All morning Mahua has been helping the children shell peas. Now she gets up slowly and takes the empty pea pods over to the goat shed. The air is moist with the promise of rain. The house is a dome, a green mound, its roof and walls almost entirely covered with the broad leaves of three different kinds of gourds. The peas grow at the ground level, but the boundary between house and garden is not at all clear. The house is at the top of the hill, and she has a good view of the basti she has helped create, the newest one of hundreds of experimental settlements scattered throughout the country.

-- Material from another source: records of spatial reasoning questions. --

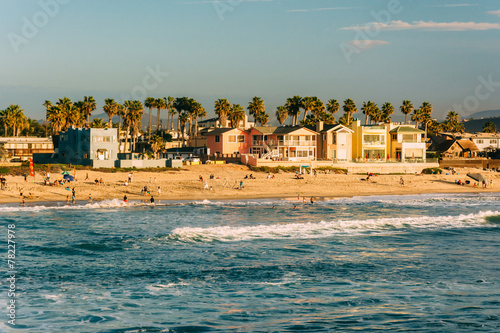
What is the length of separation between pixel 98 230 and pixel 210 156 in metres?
50.0

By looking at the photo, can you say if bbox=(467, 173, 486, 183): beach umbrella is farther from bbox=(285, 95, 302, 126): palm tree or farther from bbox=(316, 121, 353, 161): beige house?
bbox=(285, 95, 302, 126): palm tree

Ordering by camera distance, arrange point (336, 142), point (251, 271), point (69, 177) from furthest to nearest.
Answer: point (336, 142)
point (69, 177)
point (251, 271)

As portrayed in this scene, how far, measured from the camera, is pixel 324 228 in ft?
132

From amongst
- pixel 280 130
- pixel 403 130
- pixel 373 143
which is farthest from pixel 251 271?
pixel 403 130

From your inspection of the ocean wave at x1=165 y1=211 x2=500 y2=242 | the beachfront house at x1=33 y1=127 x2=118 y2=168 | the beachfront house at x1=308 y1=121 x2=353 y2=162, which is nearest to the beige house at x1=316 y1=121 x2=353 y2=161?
the beachfront house at x1=308 y1=121 x2=353 y2=162

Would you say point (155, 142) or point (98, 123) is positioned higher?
point (98, 123)

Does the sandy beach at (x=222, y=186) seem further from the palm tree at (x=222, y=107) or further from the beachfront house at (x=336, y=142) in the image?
the palm tree at (x=222, y=107)

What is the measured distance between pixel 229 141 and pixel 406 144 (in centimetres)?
3052

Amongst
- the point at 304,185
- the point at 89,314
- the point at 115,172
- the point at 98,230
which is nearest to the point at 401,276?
the point at 89,314

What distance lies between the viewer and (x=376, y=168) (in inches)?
3221

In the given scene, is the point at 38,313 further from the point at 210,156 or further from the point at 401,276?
the point at 210,156

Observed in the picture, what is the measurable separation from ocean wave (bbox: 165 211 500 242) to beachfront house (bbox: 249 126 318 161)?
39244 mm

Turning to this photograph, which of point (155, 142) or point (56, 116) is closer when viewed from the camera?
Answer: point (56, 116)

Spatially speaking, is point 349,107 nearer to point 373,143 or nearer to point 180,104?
point 373,143
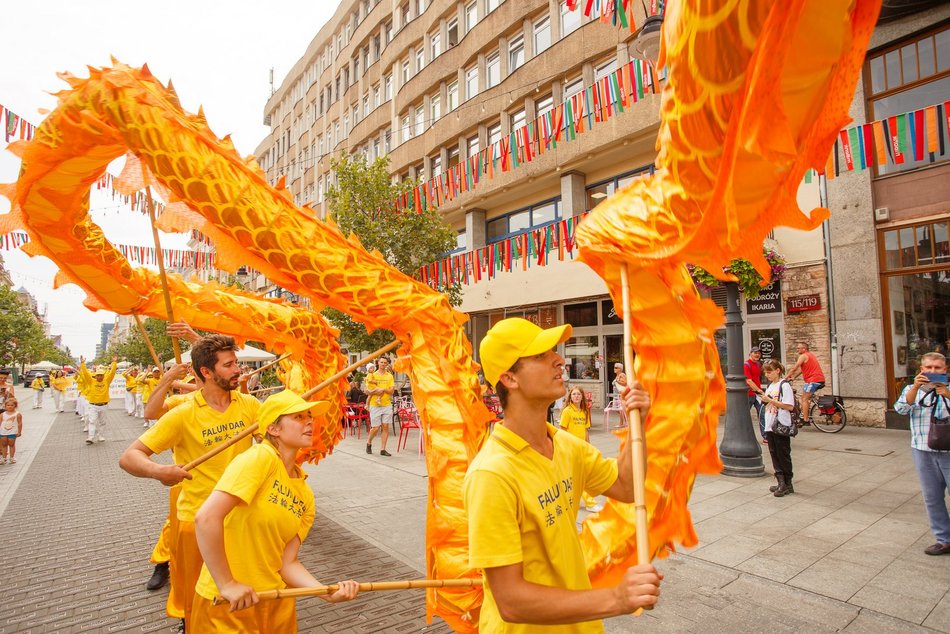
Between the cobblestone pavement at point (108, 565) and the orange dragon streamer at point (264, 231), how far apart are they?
158 centimetres

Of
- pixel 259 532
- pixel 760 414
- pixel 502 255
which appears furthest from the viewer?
pixel 502 255

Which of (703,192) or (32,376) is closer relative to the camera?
(703,192)

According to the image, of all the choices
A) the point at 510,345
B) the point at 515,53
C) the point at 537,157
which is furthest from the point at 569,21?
the point at 510,345

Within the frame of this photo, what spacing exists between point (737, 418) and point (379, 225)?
8.53 m

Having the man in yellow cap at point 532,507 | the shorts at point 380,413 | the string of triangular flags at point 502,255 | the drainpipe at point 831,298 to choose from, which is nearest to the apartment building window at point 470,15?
the string of triangular flags at point 502,255

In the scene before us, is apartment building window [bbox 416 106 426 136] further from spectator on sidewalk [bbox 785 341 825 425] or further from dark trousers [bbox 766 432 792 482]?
dark trousers [bbox 766 432 792 482]

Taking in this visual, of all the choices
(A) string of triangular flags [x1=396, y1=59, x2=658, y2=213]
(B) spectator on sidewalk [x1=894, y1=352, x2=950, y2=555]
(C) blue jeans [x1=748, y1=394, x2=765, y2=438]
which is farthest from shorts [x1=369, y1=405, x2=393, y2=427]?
(B) spectator on sidewalk [x1=894, y1=352, x2=950, y2=555]

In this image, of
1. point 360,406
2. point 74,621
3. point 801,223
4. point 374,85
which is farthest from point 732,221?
point 374,85

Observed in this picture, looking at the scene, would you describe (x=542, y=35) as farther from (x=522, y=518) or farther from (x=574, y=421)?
(x=522, y=518)

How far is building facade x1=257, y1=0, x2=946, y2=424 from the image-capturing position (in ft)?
33.4

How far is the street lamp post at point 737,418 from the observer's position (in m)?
6.82

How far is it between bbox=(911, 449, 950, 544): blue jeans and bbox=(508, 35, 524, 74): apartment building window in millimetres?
15384

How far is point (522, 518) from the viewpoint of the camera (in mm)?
1469

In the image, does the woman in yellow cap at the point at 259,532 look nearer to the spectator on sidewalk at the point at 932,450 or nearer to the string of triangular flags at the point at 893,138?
the spectator on sidewalk at the point at 932,450
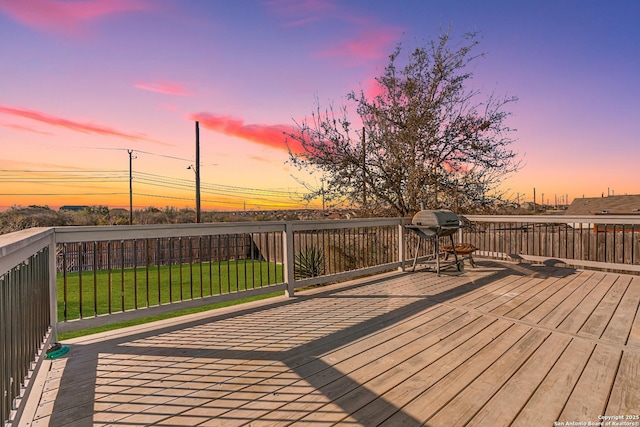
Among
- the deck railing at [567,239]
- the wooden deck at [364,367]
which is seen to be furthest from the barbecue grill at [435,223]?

Once a basti of this design was just a dream. Look at it now, the persistence of that dream, the dwellings on this hilclass="underline" dome-shaped to reduce the impact of the storms, thick walls of clay, straw, and recycled brick, covered with greenery, the architecture a marriage of the ancient and the new modern. The walkways follow the natural contours of the land. The vegetables cascade off the walls on vines, and down the hill. At the next house, the children are harvesting, monkey-like, on rope ladders, before the monkeys come. The nearest suntower rises like a prayer to the sun on the next rise, its petals open to the light, speaking through electronic messages to the next one, and the next one, distributing power according to algorithms developed by the networks themselves. This basti, like most of its kind, is embedded with sensors that monitor and report a constant stream of data—temperature, humidity, energy use, carbon storage, chemical contaminants, biodiversity. If Mahua wears her Shell, she will have access, visual and auditory, to any and all of the data streams. There had been a time when she was never without a Shell in her ear and a fully sensorized visor. But in the last few years, the visor has been lying in a box, gathering dust, and she’s been leaving the Shell by her bedside. Recently, she has been feeling the effects of aging, and it is a new, strange feeling to acknowledge the body—she, who has led such a rich life of the mind. Her doctors want her to wear medical sensors, but she has refused. There’s something she’s been listening for, she thinks, watching the goats. She’s been waiting for a change.

Mahua’s particular talent always has been the recognition of patterns and relationships. Whenever she has had a shift of perspective or revelation, it has been preceded by a feeling of waiting—as though her unconscious knows well beforehand that something new is coming. But why now, so long after she has stopped doing active work? What has she been waiting for, apart from confirmation of Raghu’s death in the Amazon? When she first moved to the Mumbai shores for good, twenty-seven years ago, she used to watch the western sea for his arrival, in defiance of all reason. Reason had won, eventually.